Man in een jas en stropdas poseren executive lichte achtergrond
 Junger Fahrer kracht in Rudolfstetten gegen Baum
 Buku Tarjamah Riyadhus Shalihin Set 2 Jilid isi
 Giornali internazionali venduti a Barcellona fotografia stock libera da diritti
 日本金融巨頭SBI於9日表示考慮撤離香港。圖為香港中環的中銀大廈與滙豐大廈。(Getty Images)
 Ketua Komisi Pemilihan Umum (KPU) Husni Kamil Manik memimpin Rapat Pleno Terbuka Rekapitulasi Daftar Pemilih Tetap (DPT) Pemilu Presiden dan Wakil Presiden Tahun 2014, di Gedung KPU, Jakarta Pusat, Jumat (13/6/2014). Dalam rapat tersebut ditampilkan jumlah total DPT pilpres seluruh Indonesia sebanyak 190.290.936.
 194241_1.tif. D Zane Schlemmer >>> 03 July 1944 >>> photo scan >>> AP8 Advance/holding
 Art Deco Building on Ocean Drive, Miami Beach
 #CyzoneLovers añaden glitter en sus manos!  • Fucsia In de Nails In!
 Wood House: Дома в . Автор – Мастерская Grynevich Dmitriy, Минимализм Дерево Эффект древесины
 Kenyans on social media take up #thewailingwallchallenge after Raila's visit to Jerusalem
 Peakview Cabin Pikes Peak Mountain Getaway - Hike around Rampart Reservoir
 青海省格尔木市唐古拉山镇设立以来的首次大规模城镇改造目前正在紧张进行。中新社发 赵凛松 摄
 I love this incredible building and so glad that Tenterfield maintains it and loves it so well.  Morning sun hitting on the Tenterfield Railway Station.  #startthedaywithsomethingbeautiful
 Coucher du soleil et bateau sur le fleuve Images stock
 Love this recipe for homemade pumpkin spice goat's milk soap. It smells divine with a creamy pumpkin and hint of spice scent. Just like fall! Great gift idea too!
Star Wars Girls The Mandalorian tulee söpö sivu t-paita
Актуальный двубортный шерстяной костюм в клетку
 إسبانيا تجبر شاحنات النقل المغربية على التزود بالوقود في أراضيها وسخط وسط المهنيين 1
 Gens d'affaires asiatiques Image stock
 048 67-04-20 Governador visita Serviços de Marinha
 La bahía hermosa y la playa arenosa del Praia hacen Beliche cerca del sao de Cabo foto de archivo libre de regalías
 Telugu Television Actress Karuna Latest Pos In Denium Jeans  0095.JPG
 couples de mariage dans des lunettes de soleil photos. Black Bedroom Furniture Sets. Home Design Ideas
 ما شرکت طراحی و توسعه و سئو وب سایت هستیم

▬▬▬

Directions: Print all the data exactly as shown above.

Response below:
Man in een jas en stropdas poseren executive lichte achtergrond
 Junger Fahrer kracht in Rudolfstetten gegen Baum
 Buku Tarjamah Riyadhus Shalihin Set 2 Jilid isi
 Giornali internazionali venduti a Barcellona fotografia stock libera da diritti
 日本金融巨頭SBI於9日表示考慮撤離香港。圖為香港中環的中銀大廈與滙豐大廈。(Getty Images)
 Ketua Komisi Pemilihan Umum (KPU) Husni Kamil Manik memimpin Rapat Pleno Terbuka Rekapitulasi Daftar Pemilih Tetap (DPT) Pemilu Presiden dan Wakil Presiden Tahun 2014, di Gedung KPU, Jakarta Pusat, Jumat (13/6/2014). Dalam rapat tersebut ditampilkan jumlah total DPT pilpres seluruh Indonesia sebanyak 190.290.936.
 194241_1.tif. D Zane Schlemmer >>> 03 July 1944 >>> photo scan >>> AP8 Advance/holding
 Art Deco Building on Ocean Drive, Miami Beach
 #CyzoneLovers añaden glitter en sus manos!  • Fucsia In de Nails In!
 Wood House: Дома в . Автор – Мастерская Grynevich Dmitriy, Минимализм Дерево Эффект древесины
 Kenyans on social media take up #thewailingwallchallenge after Raila's visit to Jerusalem
 Peakview Cabin Pikes Peak Mountain Getaway - Hike around Rampart Reservoir
 青海省格尔木市唐古拉山镇设立以来的首次大规模城镇改造目前正在紧张进行。中新社发 赵凛松 摄
 I love this incredible building and so glad that Tenterfield maintains it and loves it so well.  Morning sun hitting on the Tenterfield Railway Station.  #startthedaywithsomethingbeautiful
 Coucher du soleil et bateau sur le fleuve Images stock
 Love this recipe for homemade pumpkin spice goat's milk soap. It smells divine with a creamy pumpkin and hint of spice scent. Just like fall! Great gift idea too!
Star Wars Girls The Mandalorian tulee söpö sivu t-paita
Актуальный двубортный шерстяной костюм в клетку
 إسبانيا تجبر شاحنات النقل المغربية على التزود بالوقود في أراضيها وسخط وسط المهنيين 1
 Gens d'affaires asiatiques Image stock
 048 67-04-20 Governador visita Serviços de Marinha
 La bahía hermosa y la playa arenosa del Praia hacen Beliche cerca del sao de Cabo foto de archivo libre de regalías
 Telugu Television Actress Karuna Latest Pos In Denium Jeans  0095.JPG
 couples de mariage dans des lunettes de soleil photos. Black Bedroom Furniture Sets. Home Design Ideas
 ما شرکت طراحی و توسعه و سئو وب سایت هستیم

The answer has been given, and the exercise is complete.